Erst ab 1938, als in Italien die deutschen Rassegesetze galten, fand bei einigen Künstlern ein Umdenken statt. Doch bei der Uraufführung der FIAMMA 1934 stand Respighi noch mit seinem jüdischen Librettisten Guastalla auf der Bühne und ließ sich mehr als zwei Dutzend Mal hervorrufen. Wie hätte er sich später zu Guastalla gestellt? Respighi starb 1936 unerwartet mit 57 Jahren.
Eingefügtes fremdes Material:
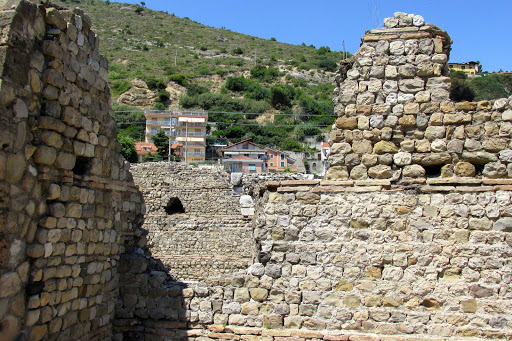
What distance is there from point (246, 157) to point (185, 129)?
420 inches

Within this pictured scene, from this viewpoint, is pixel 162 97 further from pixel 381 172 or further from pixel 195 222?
pixel 381 172

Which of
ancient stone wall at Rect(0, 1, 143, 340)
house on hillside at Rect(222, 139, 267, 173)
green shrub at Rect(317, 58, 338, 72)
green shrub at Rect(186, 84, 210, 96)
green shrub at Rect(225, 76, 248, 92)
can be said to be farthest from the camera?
green shrub at Rect(317, 58, 338, 72)

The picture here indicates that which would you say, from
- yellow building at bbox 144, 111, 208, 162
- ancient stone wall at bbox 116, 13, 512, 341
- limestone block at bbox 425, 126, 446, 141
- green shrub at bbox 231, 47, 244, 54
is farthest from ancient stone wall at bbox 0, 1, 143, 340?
green shrub at bbox 231, 47, 244, 54

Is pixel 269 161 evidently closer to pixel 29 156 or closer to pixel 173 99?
pixel 173 99

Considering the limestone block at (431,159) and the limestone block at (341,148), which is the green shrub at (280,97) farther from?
the limestone block at (431,159)

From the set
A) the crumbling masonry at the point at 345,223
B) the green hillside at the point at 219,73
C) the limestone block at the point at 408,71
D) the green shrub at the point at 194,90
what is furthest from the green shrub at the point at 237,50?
the limestone block at the point at 408,71

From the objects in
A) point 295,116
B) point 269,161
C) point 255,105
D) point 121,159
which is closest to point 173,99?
point 255,105

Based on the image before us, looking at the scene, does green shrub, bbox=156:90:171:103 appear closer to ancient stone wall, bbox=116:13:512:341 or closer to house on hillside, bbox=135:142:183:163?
house on hillside, bbox=135:142:183:163

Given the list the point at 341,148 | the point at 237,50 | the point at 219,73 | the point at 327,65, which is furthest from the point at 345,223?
the point at 237,50

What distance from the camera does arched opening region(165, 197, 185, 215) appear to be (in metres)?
23.7

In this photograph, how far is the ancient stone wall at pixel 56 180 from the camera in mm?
4191

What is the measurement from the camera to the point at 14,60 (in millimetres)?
4215

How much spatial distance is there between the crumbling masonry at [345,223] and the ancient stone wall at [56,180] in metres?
0.03

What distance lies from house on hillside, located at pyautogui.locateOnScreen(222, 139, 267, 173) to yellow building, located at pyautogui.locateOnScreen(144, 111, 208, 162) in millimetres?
3624
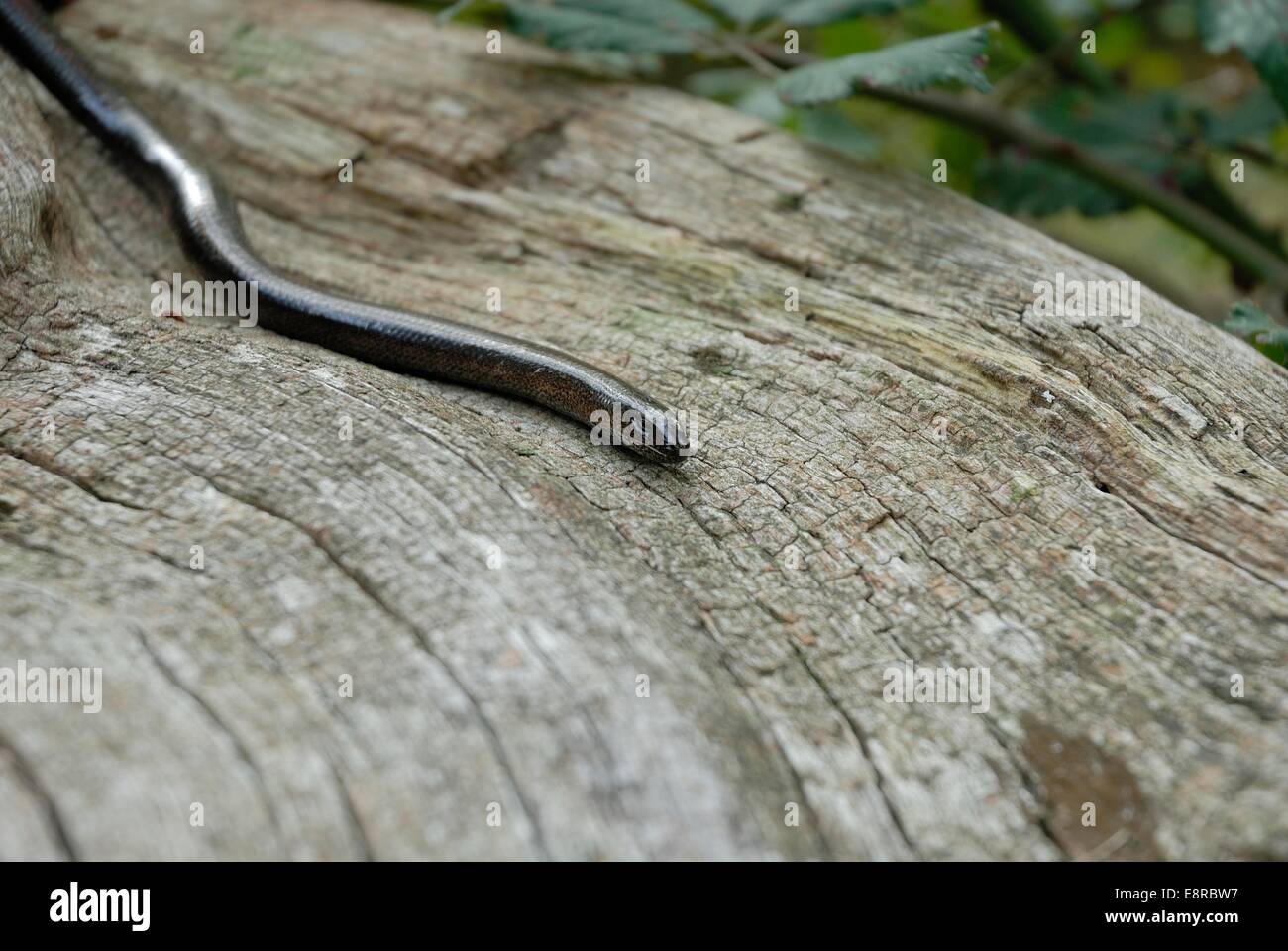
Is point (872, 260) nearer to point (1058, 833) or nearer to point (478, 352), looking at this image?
point (478, 352)

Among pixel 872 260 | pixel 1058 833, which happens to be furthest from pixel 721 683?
pixel 872 260

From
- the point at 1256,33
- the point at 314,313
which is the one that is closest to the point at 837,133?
the point at 1256,33

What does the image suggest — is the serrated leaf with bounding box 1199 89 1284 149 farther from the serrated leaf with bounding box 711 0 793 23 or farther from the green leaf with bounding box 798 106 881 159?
the serrated leaf with bounding box 711 0 793 23

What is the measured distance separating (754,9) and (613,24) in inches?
26.5

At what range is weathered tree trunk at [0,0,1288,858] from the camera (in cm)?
250

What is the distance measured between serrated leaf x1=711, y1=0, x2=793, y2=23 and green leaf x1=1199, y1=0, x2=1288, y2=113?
1.87 m

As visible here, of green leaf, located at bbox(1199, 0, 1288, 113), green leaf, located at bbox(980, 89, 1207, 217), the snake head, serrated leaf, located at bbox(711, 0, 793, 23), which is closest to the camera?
the snake head

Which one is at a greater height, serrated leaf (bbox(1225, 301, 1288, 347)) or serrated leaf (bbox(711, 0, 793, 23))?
serrated leaf (bbox(711, 0, 793, 23))

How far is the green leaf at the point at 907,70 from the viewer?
420cm

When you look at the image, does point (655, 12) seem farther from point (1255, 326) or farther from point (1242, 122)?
point (1242, 122)

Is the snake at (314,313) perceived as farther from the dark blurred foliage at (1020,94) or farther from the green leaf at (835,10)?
the green leaf at (835,10)

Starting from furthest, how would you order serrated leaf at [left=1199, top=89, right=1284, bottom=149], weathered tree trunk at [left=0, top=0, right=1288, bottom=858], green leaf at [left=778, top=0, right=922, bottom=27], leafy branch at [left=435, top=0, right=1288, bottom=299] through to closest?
serrated leaf at [left=1199, top=89, right=1284, bottom=149], green leaf at [left=778, top=0, right=922, bottom=27], leafy branch at [left=435, top=0, right=1288, bottom=299], weathered tree trunk at [left=0, top=0, right=1288, bottom=858]

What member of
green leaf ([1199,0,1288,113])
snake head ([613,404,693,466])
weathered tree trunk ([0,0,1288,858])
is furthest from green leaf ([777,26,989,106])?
A: snake head ([613,404,693,466])

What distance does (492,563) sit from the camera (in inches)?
117
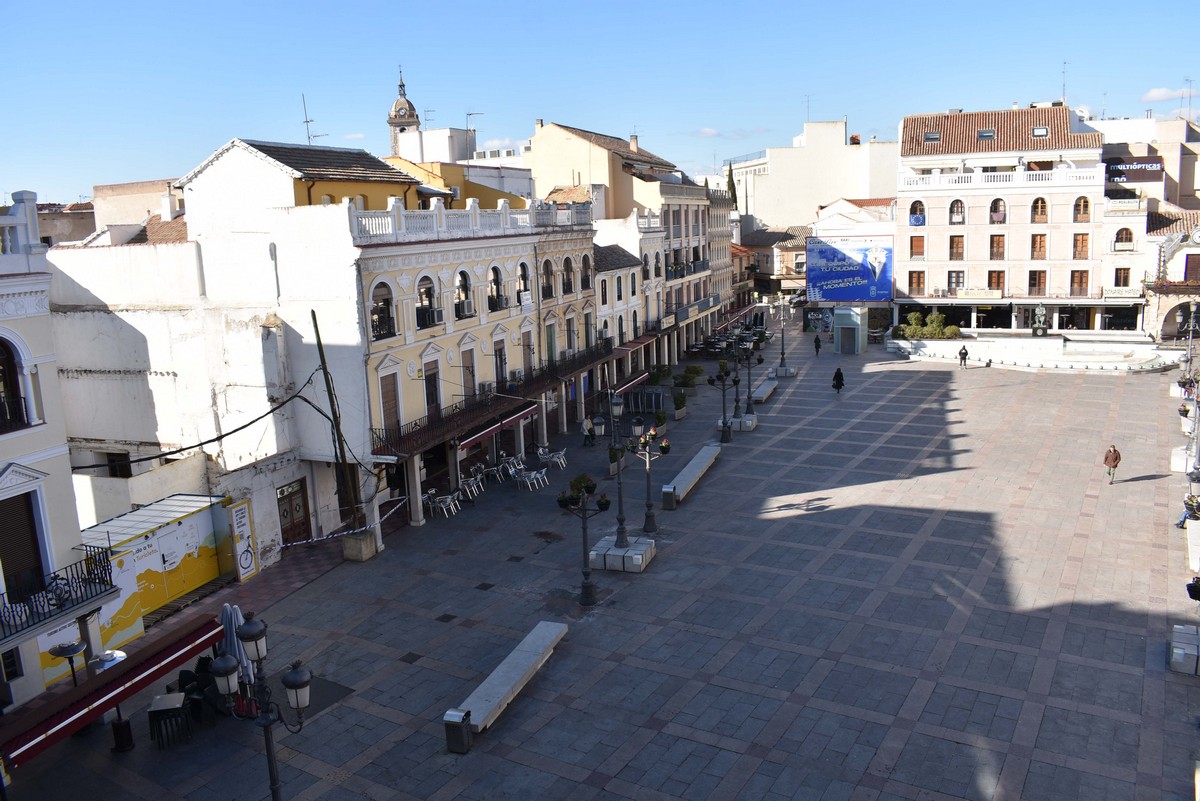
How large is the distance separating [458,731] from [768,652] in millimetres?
6882

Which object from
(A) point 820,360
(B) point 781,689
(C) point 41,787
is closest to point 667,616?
(B) point 781,689

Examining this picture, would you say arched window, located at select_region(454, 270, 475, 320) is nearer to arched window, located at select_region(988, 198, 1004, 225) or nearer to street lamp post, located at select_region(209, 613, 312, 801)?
street lamp post, located at select_region(209, 613, 312, 801)

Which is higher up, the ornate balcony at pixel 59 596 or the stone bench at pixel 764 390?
the ornate balcony at pixel 59 596

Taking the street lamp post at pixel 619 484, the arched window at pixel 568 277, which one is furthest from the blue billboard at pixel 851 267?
the street lamp post at pixel 619 484

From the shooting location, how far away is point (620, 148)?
55.6 meters

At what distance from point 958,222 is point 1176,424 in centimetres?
2425

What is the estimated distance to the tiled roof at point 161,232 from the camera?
30.7 meters

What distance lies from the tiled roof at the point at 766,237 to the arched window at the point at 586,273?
4630 cm

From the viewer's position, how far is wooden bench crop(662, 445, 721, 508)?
90.8ft

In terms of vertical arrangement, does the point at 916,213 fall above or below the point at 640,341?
above

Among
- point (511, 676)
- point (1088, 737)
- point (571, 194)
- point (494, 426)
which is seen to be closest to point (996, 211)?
point (571, 194)

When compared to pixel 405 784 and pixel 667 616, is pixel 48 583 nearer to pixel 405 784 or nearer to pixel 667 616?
pixel 405 784

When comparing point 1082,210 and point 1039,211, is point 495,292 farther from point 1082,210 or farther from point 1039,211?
point 1082,210

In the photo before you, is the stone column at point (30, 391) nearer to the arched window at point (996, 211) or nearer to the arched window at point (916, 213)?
the arched window at point (916, 213)
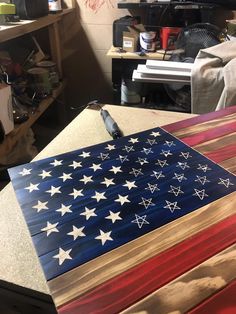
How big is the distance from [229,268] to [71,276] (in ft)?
0.67

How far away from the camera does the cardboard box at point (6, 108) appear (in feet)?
3.60

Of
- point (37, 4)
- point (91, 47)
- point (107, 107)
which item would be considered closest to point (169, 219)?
point (107, 107)

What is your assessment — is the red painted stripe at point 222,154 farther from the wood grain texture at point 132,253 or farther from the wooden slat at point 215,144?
the wood grain texture at point 132,253

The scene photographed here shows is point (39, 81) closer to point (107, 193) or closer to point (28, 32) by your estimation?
point (28, 32)

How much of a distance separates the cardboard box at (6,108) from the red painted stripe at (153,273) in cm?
89

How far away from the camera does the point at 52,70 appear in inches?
67.6

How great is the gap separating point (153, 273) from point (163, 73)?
0.77 meters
LA FIAMMA ist also kein Vermächtnis, sondern die Summe seines Schaffens. Es ist eine Oper, wie sie eigentlich nicht mehr denkbar war: ein echtes Melodramma. Die ersten Takte des Dreiakters erinnern an TOSCA. Nach wenigen Augenblicken weiß der Hörer: Das geht gar nicht gut aus. Die Geschichte handelt von unglücklicher Heirat und unerlaubter Liebe vor dem Hintergrund der Hexenverfolgung. Das Werk wäre als Film ganz großes Kino. Gewaltigeres als der Schluss des 1. Aktes war seit TURANDOT nicht geschrieben worden. Die Oper spielt im 7. Jahrhundert im byzantinischen Ravenna, weil Respighi scharf darauf war, sich in dieser Epoche musikalisch auszutoben. Also wurde die Vorlage um schlappe 900 Jahre vordatiert. Das Orchester und der Chor sausen und brausen. Die Oper ist voller orientalischer Klänge, lateinischer Gesänge, veristischer Kantilenen und monteverdianischer Monodien. Der Ton ist düster, archaisch, immer ernst und hochdramatisch. Und das geht alles zusammen? Tut es.

Die Kritik feierte Respighi, er habe den Ruhm Italiens gemehrt. Doch was tat der Komponist? Verließ den Erfolgspfad sofort wieder. Seine nächste Oper LUCREZIA hat einen Akt, dauert eine Stunde und nennt sich »Istoria«, Geschichte. Das Geschehen auf der Bühne wird von einer Stimme aus dem Orchestergraben erzählt. Hat sich Respighi von sich selbst distanziert? Oder hielt er andere auf Distanz? Wahrscheinlich bestand er auf dem Recht des großen Künstlers, unabhängige Entscheidungen zu treffen.

Dr. Thomas Vitzthum ist politischer Korrespondent und Büroleiter des Hauptstadtbüros der Mediengruppe Bayern in Berlin. Er promovierte über den Nationalismus in der Musik Italiens während des Faschismus, im Speziellen bei Respighi.